Un exercice similaire a été mené pour les concepts en lien avec le catalogage, le web de données, les bibliothèques d’objet, les collections atypiques. Ces termes, combinés à ceux décrivant les grainothèques, visaient à effectuer une recherche de documents pertinents en lien avec les pratiques de gestion, de description et de diffusion des données appliquées dans les grainothèques. Dix-huit documents ont été repérés, regroupant les 14 documents recensés auparavant dans la recherche sur les aspects technologiques.

Enfin, les écrits portant sur les événements d’inauguration des grainothèques ont permis de couvrir le sujet de la main-d’oeuvre impliquée dans ces initiatives grainothèques.

L’ensemble des 18 textes initialement identifiés a été complété par quelques autres provenant d’autres sources, notamment la littérature grise récupérée par perle de citation et par sérendipité, et aboutissant à un corpus final de 30 textes. Ce corpus couvre majoritairement les grainothèques nord-américaines au Canada et aux États-Unis. En raison de sa pertinence en lien avec notre recherche, un article analysant la mise en oeuvre de la grainothèque à l’École polytechnique supérieure de l’Université de Saragosse a également été inclus.

L’analyse du corpus identifié s’est basée sur une approche qualitative. La lecture et l’analyse comparative des textes ont permis de faire émerger de manière inductive les thématiques importantes et leurs relations. Un même texte peut avoir été associé à plusieurs thématiques différentes. Comme préconisé par Fortin et Gagnon (2016) :

la lecture critique au cours de laquelle les principaux éléments des sections ont été examinés, est suivie de l’analyse de l’ensemble des publications pertinentes, de leur comparaison et de la présentation des tendances, autant sur le plan des perspectives conceptuelles que théoriques ou encore de la méthode ou des résultats.

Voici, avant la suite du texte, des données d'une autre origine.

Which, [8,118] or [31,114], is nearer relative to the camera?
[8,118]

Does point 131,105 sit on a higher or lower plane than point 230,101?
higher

Fortin et Gagnon, 2016, p. 71

Les différentes thématiques présentées dans les résultats proviennent de cet exercice comparatif visant à synthétiser les écrits pertinents aux questions étudiées.

Résultats et synthèse des écrits

La main-d’oeuvre impliquée dans les grainothèques

Les écrits recensés montrent que l’implantation et l’organisation d’une grainothèque dans une bibliothèque reposent sur différentes formes de collaboration au sein d’une même bibliothèque, ou entre différentes bibliothèques. La bibliothèque est également susceptible de développer des partenariats avec des organismes communautaires ou des groupes sociaux.

Collaboration au sein d’une même bibliothèque ou d’une même organisation

Dans un contexte universitaire, la collaboration se crée entre des employés de différents services de la bibliothèque, par exemple, entre le service de développement des collections et le service des communications. Il est également possible de collaborer avec d’autres entités de l’université, tels que des consultants en développement web, afin de concevoir le site web de la grainothèque. Les bibliothécaires peuvent aussi collaborer avec les responsables des communications de la bibliothèque pour élaborer un logo et du matériel promotionnel destinés à promouvoir la grainothèque dans divers lieux, événements ou publications universitaires (Ingalls, 2021).

De plus, les grainothèques offrent diverses opportunités de collaboration entre la bibliothèque et la communauté universitaire dans le cadre de l’organisation d’ateliers de jardinage ou de conservation de semences pour les professeurs et des groupes étudiants intéressés par le jardinage ou le développement durable. En implantant une grainothèque dans la bibliothèque, cette dernière soutient l’enseignement et la recherche en mettant à la disposition de sa communauté des semences pouvant être utilisées dans des projets divers (Ingalls, 2021). Un service comme la grainothèque contribue également au bien-être des étudiants en offrant des activités de jardinage qui permettent de réduire le stress et d’améliorer la santé mentale, nutritionnelle, psychologique, physique et sociologique (Dean, 2018 ; Ingalls, 2021).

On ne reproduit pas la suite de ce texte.